*** Block opens ***

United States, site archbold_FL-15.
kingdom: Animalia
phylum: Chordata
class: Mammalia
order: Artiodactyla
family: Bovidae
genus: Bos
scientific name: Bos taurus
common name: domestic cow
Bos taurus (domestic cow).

*** Block closes ***

• _PROBLEM TO SOLVE_
Repeat each entry exactly, so that nothing in the listing is lost.

• _RESULT OF THIS TASK_
United States, site archbold_FL-15.
kingdom: Animalia
phylum: Chordata
class: Mammalia
order: Artiodactyla
family: Bovidae
genus: Bos
scientific name: Bos taurus
common name: domestic cow
Bos taurus (domestic cow).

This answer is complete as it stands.